Reputation: 5088
When running The Allocations Instrument at any given moment my iPad app has less than 5MB of memory allocated. I've been very thorough and made sure everything is being released correctly. My app is a tab bar app that does load a lot of images, videos, and PDFs. I've made sure to handle this appropriately and empty caches, etc to free up memory.
However, when I run the Activity Monitor Instrument, with my app running on my iPad, the memory usage of my app gradually increases eventually reaching over 100MB and crashes.
I'm not really sure what to do and there isn't a specific block of code that is causing issues. The entire app is a memory hog and I've never had this issue before.
Besides allocations what reasons would my app consume this much memory? Is there another tool I can use to trace what processes are using up memory?
Edit: As someone mentioned, I've used Build and Analyze to make sure all issues have been cleaned up.
Upvotes: 0
Views: 630
Reputation: 7200
Lots of times CGImages and other large media blobs do not show up on Allocations - they might show up as some small innocent looking object, but they point to some large object like an image that is allocated using 'weird' techniques (like memory mapped files, video card memory, etc). The activity monitor instrument on the other hand looks at memory used in terms of 4k pages loaded for your app, and thus includes these media blobs.
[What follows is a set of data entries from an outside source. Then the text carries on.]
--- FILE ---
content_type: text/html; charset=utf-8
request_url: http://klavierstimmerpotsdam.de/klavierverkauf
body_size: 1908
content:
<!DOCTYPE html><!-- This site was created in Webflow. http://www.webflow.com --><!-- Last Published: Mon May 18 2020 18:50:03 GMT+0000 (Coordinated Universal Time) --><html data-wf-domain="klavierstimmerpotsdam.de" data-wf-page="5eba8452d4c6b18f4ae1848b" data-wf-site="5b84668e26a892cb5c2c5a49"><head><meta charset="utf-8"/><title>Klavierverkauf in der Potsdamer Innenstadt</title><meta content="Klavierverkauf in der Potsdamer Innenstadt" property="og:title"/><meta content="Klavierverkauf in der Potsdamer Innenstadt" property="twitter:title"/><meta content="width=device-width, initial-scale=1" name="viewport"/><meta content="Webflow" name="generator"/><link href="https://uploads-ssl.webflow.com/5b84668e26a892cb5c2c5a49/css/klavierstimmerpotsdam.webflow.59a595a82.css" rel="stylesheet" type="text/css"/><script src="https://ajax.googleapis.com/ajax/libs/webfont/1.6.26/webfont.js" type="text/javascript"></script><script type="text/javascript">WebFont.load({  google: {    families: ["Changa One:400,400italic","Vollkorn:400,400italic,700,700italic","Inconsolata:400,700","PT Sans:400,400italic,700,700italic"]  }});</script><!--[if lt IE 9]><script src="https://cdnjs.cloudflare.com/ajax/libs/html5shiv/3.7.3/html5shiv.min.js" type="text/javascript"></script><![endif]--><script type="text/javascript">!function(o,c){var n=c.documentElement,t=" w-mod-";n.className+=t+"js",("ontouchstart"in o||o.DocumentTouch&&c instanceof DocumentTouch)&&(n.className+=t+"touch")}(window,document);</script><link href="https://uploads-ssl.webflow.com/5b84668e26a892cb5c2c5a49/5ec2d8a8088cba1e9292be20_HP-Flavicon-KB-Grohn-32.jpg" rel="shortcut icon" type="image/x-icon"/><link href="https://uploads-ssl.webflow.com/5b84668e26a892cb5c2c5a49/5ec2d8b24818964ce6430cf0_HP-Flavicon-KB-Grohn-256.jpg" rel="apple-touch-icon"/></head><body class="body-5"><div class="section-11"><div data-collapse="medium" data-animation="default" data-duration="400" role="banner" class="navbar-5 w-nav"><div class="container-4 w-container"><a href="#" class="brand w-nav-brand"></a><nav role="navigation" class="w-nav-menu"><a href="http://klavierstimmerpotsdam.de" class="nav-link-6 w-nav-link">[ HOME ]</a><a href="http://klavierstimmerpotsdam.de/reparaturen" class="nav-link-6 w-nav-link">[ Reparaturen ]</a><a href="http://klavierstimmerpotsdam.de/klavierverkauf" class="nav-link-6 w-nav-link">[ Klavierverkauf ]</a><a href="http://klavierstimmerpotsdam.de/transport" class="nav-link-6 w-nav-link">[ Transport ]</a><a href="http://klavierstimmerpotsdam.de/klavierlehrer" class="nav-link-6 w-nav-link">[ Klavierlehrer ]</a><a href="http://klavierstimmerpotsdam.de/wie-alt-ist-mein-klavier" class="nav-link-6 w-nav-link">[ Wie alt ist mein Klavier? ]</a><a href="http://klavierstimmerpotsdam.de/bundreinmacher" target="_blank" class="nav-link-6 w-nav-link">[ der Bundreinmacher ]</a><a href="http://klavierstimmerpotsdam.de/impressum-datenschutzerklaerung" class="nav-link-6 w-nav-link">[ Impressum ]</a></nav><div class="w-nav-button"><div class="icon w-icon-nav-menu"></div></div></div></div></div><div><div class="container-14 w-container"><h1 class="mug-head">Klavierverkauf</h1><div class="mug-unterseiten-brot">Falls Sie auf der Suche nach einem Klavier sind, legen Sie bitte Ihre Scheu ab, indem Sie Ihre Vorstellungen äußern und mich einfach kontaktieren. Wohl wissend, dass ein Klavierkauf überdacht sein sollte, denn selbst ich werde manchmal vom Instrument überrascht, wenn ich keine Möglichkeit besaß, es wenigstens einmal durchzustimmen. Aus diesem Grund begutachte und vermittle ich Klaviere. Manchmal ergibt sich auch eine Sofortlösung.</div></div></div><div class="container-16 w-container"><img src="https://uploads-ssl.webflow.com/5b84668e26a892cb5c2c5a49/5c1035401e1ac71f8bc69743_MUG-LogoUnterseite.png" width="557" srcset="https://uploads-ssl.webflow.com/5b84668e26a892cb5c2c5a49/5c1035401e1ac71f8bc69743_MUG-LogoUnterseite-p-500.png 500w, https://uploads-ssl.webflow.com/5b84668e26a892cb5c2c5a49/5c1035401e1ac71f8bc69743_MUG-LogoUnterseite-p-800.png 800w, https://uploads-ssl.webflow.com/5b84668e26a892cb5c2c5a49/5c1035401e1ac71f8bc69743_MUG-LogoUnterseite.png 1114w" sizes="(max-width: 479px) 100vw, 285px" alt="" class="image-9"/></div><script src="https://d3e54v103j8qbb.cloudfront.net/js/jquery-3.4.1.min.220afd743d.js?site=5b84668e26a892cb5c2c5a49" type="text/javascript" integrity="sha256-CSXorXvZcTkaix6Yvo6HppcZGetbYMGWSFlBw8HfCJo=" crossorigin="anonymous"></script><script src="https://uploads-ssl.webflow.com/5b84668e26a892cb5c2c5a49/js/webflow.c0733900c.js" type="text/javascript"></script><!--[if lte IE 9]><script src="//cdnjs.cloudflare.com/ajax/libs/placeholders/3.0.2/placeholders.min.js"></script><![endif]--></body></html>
I don't know what your caching scheme is. Here is a scenario: You need to load 50 100k jpegs - the user will see only a max of 3 at once. 50 100k images is 5MB of memory. So you can load all the data for the jpegs from the internet. If you then create 50 CGImages from this data then each one will consume (assuming the jpegs are 1000x1000 * 4bytes per pix = ) 4MB of memory. So that would be 200MB to sit them all in memory. Which won't work. So you need to keep the 100k compressed nsdata blobs around, then only create the 1 or 3 CGimages at a time that you need them. Its an art to keep things smooth and balanced.
In other workds: in Allocations - look at the number of CGImageRefs, etc that you have at any one time, and lower that number.